Here is a parody. Hope the pattern of the parody differs from the pattern in the article; but please explain me, what is the distinction between them!
Parody. The commulativity of addition law states that ${\displaystyle e^{x+y}=e^{y+x}}$ for all x, y. Taking the natural logarithm of the formula, gives us the more commonly used formula: ${\displaystyle x+y=y+x.}$
--Boris Tsirelson 16:32, 13 October 2012 (UTC)
Boris says: "these two equations are exactly equivalent, not approximately for small c! Note that "exp" is present on both sides!" Boris is completely right. (It occurred to me, too, this morning in bed just after I woke up). Yesterday I was mistaken, meaning that I also don't know why one takes exponentials on both sides of p=kc. It is not wrong, but unnecessarily complicated. --Paul Wormer 05:36, 14 October 2012 (UTC)
"Inelegant", "unnecessarily complicated"... This is not the point. Not my point, I mean. Either the exponential has a (physical? chemical?) meaning, or not. In the former case the meaning should be mentioned (at least). In the latter case the article starts (!) with a utterly puzzling claim, as nonsensical as this one: "A formula for Henry's Law is: ${\displaystyle \arctan {\,p}=\arctan {\,kc};}$ taking the tangent function of the formula, gives us the more commonly used formula: ${\displaystyle p=kc.}$" What does the reader think, if not "WTF?!" --Boris Tsirelson 06:40, 14 October 2012 (UTC)

(Unindent)Paul is right, the exponential form is probably unnecessarily complicated ... so I removed it.
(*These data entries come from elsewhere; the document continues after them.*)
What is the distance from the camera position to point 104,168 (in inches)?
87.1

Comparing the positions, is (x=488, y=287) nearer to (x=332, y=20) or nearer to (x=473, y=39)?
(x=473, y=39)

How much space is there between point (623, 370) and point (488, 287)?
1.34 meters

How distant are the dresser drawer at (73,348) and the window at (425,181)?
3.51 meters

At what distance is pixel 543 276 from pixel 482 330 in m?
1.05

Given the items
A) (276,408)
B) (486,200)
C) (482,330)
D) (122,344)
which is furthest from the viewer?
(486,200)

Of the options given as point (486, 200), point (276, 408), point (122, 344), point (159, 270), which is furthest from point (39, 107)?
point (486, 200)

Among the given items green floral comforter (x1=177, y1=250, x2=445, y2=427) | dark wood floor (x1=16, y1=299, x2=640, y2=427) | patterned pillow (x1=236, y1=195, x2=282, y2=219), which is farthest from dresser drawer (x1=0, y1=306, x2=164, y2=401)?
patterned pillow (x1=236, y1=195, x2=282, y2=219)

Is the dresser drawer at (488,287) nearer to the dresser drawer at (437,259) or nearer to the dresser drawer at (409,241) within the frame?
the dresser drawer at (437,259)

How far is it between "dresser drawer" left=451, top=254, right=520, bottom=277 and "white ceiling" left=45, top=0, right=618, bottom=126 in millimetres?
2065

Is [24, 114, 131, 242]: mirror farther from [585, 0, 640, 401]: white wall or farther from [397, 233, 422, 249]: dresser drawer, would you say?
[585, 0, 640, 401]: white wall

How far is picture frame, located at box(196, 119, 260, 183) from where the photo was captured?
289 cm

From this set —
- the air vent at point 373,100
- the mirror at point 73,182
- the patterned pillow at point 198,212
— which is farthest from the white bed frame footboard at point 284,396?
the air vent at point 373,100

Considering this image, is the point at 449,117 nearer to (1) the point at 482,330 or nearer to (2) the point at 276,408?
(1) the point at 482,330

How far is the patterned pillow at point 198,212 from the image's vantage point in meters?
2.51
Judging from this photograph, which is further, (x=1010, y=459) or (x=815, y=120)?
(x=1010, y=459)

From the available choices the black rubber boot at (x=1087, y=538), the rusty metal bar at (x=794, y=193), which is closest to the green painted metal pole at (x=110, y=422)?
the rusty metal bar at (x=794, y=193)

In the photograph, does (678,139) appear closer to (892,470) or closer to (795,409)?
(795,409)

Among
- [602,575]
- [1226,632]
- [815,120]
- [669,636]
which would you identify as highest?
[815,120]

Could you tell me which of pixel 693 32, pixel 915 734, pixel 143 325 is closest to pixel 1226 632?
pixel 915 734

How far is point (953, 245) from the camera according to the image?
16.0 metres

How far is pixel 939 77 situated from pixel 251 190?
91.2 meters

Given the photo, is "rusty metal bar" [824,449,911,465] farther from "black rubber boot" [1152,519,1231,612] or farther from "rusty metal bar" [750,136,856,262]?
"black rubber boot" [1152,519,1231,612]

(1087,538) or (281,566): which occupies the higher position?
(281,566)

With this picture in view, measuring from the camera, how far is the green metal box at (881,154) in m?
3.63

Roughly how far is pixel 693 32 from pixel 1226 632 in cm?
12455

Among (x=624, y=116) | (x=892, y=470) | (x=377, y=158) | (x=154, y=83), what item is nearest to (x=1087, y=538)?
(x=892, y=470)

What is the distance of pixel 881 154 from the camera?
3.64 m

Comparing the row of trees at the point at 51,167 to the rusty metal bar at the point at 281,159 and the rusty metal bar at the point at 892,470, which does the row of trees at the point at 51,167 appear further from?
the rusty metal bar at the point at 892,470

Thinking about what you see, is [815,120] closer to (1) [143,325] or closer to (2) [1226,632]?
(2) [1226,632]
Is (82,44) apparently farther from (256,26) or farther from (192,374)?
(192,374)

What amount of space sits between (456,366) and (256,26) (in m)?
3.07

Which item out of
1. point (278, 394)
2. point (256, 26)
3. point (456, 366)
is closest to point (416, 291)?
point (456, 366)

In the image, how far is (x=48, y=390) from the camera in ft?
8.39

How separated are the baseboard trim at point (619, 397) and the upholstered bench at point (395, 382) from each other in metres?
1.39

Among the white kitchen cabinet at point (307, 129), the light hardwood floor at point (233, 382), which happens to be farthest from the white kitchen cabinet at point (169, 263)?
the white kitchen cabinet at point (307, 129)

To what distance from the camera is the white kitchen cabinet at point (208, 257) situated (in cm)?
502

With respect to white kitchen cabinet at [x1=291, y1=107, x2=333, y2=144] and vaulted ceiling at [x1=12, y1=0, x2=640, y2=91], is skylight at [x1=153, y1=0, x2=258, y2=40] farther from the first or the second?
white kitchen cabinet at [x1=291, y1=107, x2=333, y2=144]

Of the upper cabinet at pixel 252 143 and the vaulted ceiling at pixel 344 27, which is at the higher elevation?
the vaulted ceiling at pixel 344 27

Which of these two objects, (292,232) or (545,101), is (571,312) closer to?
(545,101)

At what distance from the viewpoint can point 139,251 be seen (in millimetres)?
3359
Boris, "WTF" and pejorative words like "nonsensical" were completely uncalled for!! That is the sort of language I expect of Wikipedia but not of Citizendium. Milton Beychok 18:19, 14 October 2012 (UTC)

I am sorry for that. But probably it happened because this sort of errors in articles (and this sort of unwilling to fix them, still calling...you know what...just "unnecessarily complicated") I expect of Wikipedia but not of Citizendium (the more so, not on approved articles written by CZ editors). Why did not you finalize the matter in September?
Happy editing. --Boris Tsirelson 19:00, 14 October 2012 (UTC)
Boris, it might well have been resolved in September. When you first brought up your concern about "dimensions" on Sept. 26th, I promptly replied to the best of my ability on that same day and followed up with more explanation on Sept. 27th. However, you then waited two weeks until October 12th before you raised the question of whether the exponential form was needed at all. I then deleted the the exponential form on October 14th.
Had you made yourself perfectly clear as to what you wanted back in September, rather than waiting two weeks to do so, the deletion of the exponential form might well have been resolved sooner. Milton Beychok 20:31, 14 October 2012 (UTC)